25.30 GLUTTON
NAPOWRIMO 30/30 Home-stretch poems.
GLUTTON
It is Spring in Nineteen-Eighty-Something.
A man and a woman are on their fifth date.
The trees are pouting their cherry blossom lips
at every passerby. Calves and shoulders flirt
out of hibernation. The sun charms freckles
from beneath the skin like a lighter to tics.
The birds come back North, to New York,
and the Ice Cream Truck toots its American Anthem.
Hypnotizing children out of their houses, away
from their baseball diamonds, they wave their allowance
money like the tongue of a hungry dog. The couple
on their fifth date watch as a chubby boy teeters
down the street, the flesh tire of his middle poking out
between a striped t-shirt and khaki shorts
that don’t exactly meet. He sings his order:
a double cone. Chocolate and vanilla. Cherry-dipped.

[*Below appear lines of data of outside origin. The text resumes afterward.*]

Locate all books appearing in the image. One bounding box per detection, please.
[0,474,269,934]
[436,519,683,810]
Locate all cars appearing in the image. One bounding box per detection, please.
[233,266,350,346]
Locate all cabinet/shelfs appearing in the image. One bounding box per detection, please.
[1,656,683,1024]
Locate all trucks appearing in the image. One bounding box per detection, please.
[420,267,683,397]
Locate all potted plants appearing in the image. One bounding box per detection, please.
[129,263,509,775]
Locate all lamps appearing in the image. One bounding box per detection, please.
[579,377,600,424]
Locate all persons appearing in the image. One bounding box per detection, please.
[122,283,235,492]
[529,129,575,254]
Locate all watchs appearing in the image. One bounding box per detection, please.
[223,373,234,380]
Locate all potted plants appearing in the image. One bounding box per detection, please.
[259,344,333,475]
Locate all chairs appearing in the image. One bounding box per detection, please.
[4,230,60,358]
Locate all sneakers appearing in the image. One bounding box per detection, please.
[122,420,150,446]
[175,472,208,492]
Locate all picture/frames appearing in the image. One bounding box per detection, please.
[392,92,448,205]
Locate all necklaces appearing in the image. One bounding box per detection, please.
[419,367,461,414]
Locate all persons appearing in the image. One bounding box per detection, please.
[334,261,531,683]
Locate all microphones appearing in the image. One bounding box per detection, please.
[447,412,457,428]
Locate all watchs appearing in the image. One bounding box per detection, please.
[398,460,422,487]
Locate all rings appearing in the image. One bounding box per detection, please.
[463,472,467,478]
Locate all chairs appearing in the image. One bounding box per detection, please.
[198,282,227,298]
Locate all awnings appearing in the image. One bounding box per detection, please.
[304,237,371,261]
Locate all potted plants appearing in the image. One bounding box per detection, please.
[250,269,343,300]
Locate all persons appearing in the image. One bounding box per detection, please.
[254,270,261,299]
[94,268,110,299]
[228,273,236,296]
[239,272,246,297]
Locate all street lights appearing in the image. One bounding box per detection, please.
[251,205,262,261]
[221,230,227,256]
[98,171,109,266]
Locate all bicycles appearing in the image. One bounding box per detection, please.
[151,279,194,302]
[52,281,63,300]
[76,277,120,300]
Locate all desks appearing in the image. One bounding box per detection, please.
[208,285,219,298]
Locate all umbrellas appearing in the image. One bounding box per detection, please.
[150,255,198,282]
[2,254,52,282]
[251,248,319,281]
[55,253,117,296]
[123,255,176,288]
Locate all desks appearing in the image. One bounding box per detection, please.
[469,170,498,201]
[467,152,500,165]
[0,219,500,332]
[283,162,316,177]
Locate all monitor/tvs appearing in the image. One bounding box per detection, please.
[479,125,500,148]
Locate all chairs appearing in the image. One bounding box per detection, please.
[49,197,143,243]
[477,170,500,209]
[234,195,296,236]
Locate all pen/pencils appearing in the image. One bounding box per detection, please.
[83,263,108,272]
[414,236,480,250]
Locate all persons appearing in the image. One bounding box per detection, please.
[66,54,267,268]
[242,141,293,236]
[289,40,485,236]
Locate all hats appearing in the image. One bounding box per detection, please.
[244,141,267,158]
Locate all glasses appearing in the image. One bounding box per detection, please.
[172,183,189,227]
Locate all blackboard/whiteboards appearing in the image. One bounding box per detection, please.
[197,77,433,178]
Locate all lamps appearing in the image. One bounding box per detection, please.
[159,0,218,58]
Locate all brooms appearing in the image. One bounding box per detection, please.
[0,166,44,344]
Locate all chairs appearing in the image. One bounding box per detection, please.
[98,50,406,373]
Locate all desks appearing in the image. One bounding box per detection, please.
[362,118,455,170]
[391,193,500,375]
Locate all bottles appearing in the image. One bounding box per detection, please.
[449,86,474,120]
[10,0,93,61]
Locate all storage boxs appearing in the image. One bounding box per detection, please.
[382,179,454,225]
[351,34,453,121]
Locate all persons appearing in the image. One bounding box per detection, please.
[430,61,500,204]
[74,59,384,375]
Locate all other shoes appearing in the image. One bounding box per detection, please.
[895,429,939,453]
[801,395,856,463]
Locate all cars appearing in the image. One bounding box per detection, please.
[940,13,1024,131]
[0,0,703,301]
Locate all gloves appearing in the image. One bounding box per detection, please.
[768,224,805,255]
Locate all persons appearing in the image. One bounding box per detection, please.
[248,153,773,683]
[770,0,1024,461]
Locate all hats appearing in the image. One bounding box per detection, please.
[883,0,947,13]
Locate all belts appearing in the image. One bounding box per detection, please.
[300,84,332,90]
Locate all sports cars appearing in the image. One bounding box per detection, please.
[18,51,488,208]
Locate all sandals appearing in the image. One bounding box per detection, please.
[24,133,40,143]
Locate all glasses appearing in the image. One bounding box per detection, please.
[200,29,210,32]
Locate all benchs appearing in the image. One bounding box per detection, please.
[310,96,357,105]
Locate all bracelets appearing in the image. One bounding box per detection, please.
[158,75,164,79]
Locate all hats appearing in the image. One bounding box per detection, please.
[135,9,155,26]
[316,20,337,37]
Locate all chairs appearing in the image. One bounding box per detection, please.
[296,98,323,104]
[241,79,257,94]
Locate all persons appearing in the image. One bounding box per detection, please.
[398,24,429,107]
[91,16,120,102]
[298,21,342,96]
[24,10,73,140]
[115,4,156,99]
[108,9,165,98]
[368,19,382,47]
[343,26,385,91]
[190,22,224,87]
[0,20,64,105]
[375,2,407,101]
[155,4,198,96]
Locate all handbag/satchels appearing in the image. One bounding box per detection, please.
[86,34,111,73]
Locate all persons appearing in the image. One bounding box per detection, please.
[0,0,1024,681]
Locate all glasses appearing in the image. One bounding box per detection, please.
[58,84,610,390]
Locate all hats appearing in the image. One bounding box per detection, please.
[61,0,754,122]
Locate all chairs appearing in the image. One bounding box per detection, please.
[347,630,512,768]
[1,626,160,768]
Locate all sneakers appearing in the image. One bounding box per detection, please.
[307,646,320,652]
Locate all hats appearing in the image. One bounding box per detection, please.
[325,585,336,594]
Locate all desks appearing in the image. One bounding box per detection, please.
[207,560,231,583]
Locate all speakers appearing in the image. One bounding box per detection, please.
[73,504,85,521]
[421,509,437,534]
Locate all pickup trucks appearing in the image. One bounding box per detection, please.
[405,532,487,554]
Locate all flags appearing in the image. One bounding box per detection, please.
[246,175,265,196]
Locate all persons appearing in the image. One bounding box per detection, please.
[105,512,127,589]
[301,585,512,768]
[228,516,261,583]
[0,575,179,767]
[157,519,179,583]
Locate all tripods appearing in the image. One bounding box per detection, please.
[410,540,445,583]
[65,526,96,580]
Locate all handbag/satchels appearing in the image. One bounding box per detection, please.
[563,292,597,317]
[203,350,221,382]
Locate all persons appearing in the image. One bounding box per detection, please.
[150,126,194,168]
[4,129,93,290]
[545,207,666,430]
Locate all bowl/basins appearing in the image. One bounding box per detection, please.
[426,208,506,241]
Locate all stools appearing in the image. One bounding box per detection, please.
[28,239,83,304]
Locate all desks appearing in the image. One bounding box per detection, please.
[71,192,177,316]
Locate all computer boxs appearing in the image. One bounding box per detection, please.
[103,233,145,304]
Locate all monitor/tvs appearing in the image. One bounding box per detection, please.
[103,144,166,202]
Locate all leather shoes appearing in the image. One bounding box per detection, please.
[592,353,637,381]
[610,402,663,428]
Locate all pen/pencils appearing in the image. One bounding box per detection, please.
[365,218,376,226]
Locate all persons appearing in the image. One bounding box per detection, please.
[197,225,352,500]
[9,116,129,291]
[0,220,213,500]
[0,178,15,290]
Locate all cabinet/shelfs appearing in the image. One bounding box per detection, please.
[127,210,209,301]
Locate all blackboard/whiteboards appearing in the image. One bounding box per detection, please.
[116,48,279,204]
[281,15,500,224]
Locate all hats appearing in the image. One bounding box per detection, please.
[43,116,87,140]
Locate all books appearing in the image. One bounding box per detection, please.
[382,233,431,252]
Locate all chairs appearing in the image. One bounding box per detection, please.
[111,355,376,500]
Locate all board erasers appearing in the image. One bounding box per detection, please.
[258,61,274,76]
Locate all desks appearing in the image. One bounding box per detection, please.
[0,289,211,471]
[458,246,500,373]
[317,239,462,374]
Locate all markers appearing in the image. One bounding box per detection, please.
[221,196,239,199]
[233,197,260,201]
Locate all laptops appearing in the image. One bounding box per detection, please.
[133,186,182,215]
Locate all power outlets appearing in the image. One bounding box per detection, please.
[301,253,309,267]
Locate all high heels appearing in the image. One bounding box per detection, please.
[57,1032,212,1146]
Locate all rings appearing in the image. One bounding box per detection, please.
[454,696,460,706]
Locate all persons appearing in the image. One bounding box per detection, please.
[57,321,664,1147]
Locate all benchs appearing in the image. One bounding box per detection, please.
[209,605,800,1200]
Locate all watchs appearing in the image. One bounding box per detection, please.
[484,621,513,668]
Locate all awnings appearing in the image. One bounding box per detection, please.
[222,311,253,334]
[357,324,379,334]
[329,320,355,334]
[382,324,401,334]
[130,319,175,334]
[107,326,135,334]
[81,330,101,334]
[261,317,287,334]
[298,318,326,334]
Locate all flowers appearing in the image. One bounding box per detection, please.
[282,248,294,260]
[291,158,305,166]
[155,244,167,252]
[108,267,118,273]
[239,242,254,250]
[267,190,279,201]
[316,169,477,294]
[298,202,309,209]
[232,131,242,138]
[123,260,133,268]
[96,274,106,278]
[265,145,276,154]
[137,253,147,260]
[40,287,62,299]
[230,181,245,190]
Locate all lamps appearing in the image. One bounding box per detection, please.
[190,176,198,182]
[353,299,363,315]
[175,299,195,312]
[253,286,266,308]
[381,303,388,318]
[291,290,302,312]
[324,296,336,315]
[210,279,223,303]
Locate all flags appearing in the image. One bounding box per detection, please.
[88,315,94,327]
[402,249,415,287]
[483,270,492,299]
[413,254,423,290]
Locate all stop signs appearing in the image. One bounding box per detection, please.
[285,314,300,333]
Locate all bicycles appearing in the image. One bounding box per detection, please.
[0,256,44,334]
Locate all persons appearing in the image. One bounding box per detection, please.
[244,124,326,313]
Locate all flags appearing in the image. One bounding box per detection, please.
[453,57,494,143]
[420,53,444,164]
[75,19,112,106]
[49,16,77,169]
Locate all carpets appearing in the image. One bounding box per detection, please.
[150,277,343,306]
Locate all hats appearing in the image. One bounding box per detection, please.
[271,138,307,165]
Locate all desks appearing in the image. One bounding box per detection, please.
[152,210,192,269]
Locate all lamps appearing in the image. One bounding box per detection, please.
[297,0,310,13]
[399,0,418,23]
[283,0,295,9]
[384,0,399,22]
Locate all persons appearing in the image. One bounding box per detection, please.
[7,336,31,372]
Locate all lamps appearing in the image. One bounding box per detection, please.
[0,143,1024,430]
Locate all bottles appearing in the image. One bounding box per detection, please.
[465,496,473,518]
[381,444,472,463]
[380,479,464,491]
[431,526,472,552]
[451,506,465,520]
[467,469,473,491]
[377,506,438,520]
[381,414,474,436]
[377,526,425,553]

Rainbow sprinkles. The cone looks like a carnival. And right
before he is about to lick his first heavenly lick, a surprise
of April’s cruel wind slaps it from his meaty fist. The street
is a massacre and the truck’s music is surely serenading another
town by now. The woman on the fifth date knows there is nothing
more tragic than this. But the man on the date throws
his head back and laughs. Don’t worry he bends down
to the boy. You didn’t need it anyway. Pokes his lard.
A year later, the woman marries the man regardless,
even though she tells this story as if she said I do
to a convicted murderer. They will have a daughter.
Inside her will live the little boy with the spilled cone.
He will always be hungry. She will have her mother’s heart
and will always feed him. She inherits the venom tongue
of her father. After I bury the boy in food, more, more
I taunt him. You didn’t need that, fatty. Look at all that
chocolate on your face. Whose going to love you now?